When I was a young reporter at the Daily Breeze in the industrial armpit of Torrance, California, one of our many duties was to format the TV soaps for inclusion in the paper. My late colleague Bea Nyburg and I used to laugh ourselves senseless at the Spanish-language episodes of the genre, as they all without exception featured vengeance.
Vengeance must be the most stupid of all the motives. It is self-destructive, devoid of insight, alarmingly lacking in compassion. Before my Daily Breeze days, I was briefly a police reporter in San Pedro for the smallest of the Copley Newspapers chain, the "San Pedro News-Pilot," a thrice-weekly evening newspaper known not-too-affectionately as the "Fishwrapper." I had the distinction of having the shortest-ever stay at the Fishwrapper before promotion, but I am still nostalgic about my three months there.
Among the chief delights was to peruse the morning police blotter in search of copy for the 11 a.m. deadline.
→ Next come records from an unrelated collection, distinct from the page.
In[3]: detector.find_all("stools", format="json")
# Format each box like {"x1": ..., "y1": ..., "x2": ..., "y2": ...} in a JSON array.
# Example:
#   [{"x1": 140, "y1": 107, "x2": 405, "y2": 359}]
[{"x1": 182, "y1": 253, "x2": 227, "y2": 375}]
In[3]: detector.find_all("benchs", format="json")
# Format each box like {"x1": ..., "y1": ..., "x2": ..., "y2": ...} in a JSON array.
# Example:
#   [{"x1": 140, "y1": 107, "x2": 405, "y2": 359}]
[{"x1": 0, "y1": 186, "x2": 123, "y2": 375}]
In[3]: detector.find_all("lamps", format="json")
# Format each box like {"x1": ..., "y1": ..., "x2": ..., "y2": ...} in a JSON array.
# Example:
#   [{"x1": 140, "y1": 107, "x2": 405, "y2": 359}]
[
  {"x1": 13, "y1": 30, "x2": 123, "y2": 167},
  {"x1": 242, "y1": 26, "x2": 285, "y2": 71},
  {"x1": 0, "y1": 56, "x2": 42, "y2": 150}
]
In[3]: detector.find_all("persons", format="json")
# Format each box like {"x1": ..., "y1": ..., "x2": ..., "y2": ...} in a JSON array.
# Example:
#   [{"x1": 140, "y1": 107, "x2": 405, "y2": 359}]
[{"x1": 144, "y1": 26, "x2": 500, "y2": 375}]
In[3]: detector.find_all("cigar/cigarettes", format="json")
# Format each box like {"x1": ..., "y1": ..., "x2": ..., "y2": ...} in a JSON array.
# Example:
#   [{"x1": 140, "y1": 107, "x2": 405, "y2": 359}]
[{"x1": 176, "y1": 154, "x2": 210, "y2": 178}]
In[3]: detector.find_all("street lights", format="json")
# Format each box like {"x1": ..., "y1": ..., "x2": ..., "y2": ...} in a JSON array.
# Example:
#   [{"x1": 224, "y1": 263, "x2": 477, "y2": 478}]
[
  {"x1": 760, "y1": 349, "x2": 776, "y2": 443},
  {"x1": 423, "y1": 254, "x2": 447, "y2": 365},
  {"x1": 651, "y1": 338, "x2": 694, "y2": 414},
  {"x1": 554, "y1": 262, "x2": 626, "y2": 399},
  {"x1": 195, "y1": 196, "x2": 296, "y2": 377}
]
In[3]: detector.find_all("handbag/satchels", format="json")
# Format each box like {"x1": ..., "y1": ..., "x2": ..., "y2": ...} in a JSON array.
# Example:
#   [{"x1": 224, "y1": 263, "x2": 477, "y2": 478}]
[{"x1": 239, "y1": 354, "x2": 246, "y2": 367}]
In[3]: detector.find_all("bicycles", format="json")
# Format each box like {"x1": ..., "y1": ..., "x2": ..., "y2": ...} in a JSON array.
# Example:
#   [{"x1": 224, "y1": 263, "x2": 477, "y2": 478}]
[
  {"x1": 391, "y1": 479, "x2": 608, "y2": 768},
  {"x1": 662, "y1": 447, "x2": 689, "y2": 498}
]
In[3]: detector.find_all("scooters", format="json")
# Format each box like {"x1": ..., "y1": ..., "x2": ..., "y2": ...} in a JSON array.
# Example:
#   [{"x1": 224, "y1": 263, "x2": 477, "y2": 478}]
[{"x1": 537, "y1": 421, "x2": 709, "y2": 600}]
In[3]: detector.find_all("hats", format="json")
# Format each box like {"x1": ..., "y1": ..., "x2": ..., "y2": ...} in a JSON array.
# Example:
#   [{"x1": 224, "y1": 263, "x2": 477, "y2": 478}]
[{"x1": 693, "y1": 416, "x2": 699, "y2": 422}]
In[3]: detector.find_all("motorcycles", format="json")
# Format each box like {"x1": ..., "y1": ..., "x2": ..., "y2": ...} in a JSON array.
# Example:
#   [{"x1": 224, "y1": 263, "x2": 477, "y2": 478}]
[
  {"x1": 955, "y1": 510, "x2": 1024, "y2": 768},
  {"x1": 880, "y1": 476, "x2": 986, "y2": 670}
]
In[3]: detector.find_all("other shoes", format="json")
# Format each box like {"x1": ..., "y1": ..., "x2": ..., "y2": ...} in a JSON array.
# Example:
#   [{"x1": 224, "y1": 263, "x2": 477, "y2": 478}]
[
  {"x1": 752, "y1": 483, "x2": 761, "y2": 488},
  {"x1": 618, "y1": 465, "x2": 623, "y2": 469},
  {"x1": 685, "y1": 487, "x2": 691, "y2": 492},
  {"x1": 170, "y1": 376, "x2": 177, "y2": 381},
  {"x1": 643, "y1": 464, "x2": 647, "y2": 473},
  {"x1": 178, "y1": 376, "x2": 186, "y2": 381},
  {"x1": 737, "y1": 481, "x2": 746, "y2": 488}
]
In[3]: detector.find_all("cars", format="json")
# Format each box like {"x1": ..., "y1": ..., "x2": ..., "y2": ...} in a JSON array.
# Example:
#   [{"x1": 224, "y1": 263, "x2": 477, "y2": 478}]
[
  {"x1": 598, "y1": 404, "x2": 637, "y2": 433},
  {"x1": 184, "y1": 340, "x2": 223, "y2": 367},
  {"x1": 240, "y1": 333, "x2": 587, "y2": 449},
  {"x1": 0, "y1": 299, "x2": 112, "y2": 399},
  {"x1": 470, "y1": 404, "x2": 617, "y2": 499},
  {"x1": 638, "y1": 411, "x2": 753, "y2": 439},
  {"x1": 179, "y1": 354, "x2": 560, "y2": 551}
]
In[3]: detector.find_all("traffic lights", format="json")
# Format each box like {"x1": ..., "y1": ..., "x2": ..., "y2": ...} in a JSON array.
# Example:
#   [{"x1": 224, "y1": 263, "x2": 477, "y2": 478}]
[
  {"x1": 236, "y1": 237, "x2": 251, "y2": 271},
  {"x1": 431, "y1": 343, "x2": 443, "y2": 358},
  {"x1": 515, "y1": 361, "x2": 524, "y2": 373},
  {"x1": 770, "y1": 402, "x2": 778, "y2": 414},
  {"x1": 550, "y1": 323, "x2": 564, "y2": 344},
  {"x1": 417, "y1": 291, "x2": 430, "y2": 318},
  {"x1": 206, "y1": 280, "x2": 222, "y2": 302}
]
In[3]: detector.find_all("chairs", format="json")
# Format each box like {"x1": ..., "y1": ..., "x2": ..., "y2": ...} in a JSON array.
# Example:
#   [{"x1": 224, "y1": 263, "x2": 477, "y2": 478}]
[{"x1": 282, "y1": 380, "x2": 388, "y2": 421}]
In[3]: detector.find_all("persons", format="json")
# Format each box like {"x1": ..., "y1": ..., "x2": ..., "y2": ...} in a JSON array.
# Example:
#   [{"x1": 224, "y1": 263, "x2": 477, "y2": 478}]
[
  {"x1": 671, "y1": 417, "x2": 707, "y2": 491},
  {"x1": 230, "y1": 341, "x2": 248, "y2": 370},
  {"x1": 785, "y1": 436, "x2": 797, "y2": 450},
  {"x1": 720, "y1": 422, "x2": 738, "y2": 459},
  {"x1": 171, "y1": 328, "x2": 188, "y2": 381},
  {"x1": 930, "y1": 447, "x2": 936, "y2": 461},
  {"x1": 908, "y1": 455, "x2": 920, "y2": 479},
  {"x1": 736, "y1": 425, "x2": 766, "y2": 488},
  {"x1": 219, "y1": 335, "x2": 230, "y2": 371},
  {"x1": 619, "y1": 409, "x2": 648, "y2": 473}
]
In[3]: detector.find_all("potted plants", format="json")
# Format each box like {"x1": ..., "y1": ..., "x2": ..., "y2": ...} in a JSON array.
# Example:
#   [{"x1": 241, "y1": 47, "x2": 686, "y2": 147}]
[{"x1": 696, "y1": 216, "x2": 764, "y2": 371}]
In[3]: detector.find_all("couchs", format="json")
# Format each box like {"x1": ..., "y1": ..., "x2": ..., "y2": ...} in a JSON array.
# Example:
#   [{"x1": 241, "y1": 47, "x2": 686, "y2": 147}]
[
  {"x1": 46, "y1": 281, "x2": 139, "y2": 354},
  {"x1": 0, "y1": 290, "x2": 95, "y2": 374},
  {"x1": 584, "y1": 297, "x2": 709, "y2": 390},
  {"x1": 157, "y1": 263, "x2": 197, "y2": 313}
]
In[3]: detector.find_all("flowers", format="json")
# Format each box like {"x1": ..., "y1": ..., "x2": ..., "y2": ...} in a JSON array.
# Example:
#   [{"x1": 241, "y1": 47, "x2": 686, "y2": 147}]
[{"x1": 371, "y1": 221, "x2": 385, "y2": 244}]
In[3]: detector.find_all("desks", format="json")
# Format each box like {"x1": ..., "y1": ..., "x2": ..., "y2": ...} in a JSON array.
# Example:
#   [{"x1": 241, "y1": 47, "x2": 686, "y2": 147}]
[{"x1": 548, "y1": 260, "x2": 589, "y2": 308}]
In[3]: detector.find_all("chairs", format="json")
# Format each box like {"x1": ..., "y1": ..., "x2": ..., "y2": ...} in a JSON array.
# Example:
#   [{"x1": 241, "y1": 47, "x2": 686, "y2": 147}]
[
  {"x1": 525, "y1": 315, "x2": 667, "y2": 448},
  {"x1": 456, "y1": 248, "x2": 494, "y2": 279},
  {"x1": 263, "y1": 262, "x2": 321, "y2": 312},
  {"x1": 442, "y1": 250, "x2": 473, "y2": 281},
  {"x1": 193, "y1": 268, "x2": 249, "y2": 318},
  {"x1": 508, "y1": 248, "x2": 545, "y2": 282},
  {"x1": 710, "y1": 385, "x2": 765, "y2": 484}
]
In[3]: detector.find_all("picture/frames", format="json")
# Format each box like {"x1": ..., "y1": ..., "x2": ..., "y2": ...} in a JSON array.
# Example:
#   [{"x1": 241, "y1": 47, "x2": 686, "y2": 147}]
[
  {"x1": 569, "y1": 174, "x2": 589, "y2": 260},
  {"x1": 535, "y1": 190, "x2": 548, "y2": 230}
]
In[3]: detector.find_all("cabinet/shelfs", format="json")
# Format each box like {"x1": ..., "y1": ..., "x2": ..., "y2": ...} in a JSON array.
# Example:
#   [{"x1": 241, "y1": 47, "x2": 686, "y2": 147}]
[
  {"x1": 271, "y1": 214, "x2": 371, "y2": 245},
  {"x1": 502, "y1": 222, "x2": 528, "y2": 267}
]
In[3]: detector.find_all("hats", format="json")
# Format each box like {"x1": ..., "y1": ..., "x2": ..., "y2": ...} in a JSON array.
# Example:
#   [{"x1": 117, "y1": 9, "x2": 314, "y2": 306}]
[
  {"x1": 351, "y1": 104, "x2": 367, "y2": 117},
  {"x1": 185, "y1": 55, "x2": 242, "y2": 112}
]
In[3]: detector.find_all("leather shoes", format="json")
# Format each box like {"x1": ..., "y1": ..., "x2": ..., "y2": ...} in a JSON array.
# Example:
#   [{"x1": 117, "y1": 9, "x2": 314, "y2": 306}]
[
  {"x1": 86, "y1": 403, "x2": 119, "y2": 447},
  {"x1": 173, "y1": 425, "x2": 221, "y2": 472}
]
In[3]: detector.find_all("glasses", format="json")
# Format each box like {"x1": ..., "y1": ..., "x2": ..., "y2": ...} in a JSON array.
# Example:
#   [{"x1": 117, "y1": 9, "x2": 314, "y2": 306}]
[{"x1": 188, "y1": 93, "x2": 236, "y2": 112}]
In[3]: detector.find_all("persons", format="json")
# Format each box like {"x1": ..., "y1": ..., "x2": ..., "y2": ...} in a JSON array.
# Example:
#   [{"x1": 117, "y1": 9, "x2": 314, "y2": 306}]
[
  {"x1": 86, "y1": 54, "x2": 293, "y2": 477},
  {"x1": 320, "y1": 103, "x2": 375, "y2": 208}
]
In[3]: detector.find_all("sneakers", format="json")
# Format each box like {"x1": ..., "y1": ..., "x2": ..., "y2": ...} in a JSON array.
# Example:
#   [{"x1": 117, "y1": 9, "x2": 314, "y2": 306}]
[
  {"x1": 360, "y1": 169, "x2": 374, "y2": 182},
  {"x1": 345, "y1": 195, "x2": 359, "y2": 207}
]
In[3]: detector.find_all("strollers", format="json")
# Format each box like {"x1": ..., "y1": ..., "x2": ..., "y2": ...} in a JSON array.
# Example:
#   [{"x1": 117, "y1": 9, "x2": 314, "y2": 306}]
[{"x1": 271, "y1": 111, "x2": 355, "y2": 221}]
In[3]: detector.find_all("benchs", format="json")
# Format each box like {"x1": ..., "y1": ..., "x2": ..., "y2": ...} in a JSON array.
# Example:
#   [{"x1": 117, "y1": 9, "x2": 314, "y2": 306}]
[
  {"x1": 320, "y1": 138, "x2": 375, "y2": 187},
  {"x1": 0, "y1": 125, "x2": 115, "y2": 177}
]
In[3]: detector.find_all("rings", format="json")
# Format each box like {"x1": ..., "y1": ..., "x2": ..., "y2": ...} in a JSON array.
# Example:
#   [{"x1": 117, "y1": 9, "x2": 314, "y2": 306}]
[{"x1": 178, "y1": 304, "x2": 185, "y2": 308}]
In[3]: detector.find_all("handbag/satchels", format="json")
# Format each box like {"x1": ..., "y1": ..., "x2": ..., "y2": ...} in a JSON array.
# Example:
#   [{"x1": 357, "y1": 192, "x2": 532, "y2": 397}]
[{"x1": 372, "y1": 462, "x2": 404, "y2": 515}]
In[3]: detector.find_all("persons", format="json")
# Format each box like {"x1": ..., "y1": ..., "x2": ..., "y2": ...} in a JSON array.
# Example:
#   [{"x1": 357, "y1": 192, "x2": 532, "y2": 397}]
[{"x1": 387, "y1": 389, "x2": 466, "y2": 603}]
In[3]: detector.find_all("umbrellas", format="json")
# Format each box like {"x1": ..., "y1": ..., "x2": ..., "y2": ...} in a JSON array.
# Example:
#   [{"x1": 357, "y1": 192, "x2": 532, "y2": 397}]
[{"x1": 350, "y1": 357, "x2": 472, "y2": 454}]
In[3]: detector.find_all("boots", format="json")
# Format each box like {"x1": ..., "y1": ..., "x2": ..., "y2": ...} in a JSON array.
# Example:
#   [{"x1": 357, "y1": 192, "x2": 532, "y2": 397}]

I often found tales of passion, bluntly told in policese, involving the demise of a woman by a lover mad with jealousy. The tragedy of these stories have remained in my mind these 23 years. I felt sorry for the invariably lower-class victims, and also a little sadness for the perpetrators; could they not have just let it go? Moved away?
The maudlin lack of pretense, the absence of any attempt to cover up the emotions, the failure to employ self-reflection -- all this was fascinating in a depressing way. I in no way envied the players in these tales, seeing clearly their dreadful comeuppances. Landing in the police blotter was no road to glory. Even as subjects of my baroque pen, nothing could have raised their fate to more than a 5-inch mention in the Fishwrapper.